Remaining Apart with Purpose: A Personal Note
As someone who has lived in the United States for over four decades, I have observed the rise and erosion of the NRN movement with a mix of hope and dismay. Many have asked why I have never joined or contested leadership within the NRNA framework. The answer is simple: I refused to become part of a system that no longer serves its stated purpose. While I have remained actively committed to Nepal’s development through scholarship, mentorship, and principled civic engagement, I have also deliberately distanced myself from what I now recognize as an institutional rog — one that increasingly mirrors the same patterns of patronage, tokenism, and elite capture that plague Nepal’s internal politics. My distance is not apathy; it is a form of protest.
The Indian Contrast: NRI Engagement with Purpose
To understand what is possible, consider the Non-Resident Indian (NRI) experience. While not without its own challenges, India’s diaspora strategy has been more institutionally coherent. The Indian government engages with NRIs through structured channels such as the Pravasi Bharatiya Divas, overseas citizenship mechanisms, and investment platforms like Invest India. Moreover, several NRI intellectuals and entrepreneurs have risen to prominent advisory roles in Indian policy and academia — not through political posturing, but on the merit of ideas and action.
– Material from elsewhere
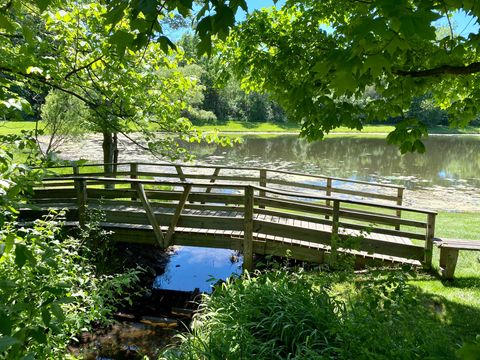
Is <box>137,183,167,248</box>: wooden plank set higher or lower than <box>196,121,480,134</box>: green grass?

India’s diaspora success is rooted in a few key choices:
– Minimizing partisan politics in diasporic spaces
– Creating enabling institutions for diaspora investment
– Tapping intellectual capital alongside financial remittances
Nepal, in contrast, has allowed its political parties to seep into every institutional corner, including the diaspora. As a result, many NRNs now resemble party cells abroad, and meetings are filled with the same patronage, polarization, and procedural stagnation familiar back home.
The Real Crisis: Diaspora Without Direction
It would be a grave mistake to assume that the NRN movement is a failure by design. The Nepali diaspora is still full of patriotic energy. But that energy is directionless, fractured, and often co-opted. Instead of nurturing innovation, community solidarity, and return-oriented investment, NRNA has become a stage for self-aggrandizement. Elections are more contested than constructive; conferences are more ceremonial than strategic.
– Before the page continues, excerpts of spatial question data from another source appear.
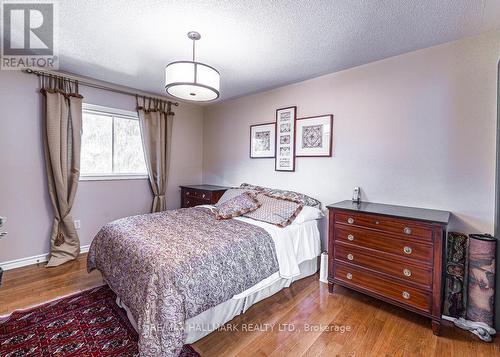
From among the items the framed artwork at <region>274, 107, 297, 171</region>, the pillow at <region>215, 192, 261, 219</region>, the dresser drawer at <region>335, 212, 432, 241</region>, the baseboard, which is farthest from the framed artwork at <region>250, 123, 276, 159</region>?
the baseboard

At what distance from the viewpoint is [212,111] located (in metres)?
4.36

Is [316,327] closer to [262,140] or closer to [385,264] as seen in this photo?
[385,264]

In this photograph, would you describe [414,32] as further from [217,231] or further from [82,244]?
[82,244]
The deeper problem lies not just in leadership personalities but in institutional vision. There is no long-term diaspora strategy from the Nepali state. Dual citizenship is still a limbo. Investment mechanisms are unclear. And meaningful collaboration with academia, research, or national planning remains elusive.
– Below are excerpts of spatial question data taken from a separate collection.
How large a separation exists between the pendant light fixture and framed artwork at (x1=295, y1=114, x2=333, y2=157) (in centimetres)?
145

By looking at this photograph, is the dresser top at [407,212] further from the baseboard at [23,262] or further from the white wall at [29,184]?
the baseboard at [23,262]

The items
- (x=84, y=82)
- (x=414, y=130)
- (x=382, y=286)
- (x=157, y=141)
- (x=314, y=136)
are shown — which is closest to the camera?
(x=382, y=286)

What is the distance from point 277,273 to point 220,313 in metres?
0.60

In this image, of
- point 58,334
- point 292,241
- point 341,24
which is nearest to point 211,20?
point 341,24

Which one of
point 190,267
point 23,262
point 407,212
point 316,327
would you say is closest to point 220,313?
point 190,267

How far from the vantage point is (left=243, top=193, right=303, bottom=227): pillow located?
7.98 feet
Toward a New Diaspora Ethic
What Nepal needs is not just reform within NRNA, but a reconstruction of diaspora politics itself. That requires three urgent shifts:
1. Depoliticization: NRN organizations must guard against party-based infiltration and promote issue-based civic leadership.
2. Decentralization: Instead of Kathmandu-centric gatekeeping, regional chapters should be empowered for grassroots mobilization.
3. Accountability: Annual transparency reports, independent audits, and rotating leadership can institutionalize trust.
The diaspora is not a disease. It is a reservoir — of knowledge, capital, and lived experience. But left unchannelled, it can become stagnant or even toxic — a rog.
Conclusion
The choice is stark: either the Nepali diaspora evolves into a constructive transnational force or it decays into a transplanted version of domestic dysfunction. To blame the entire NRN movement as a rog is to give up on its potential. But to ignore its current crisis is equally dangerous.
We must ask ourselves: Do we want our global citizens to be symbolic donors or strategic partners?
The answer will determine not just the fate of NRNA, but the broader future of Nepal’s development beyond borders.
(Dr. Janardan Subedi is a Professor of Sociology at Miami University, Ohio, USA. He has lived in the United States for over four decades and has been an active scholar and civic mentor focused on Nepal’s development.)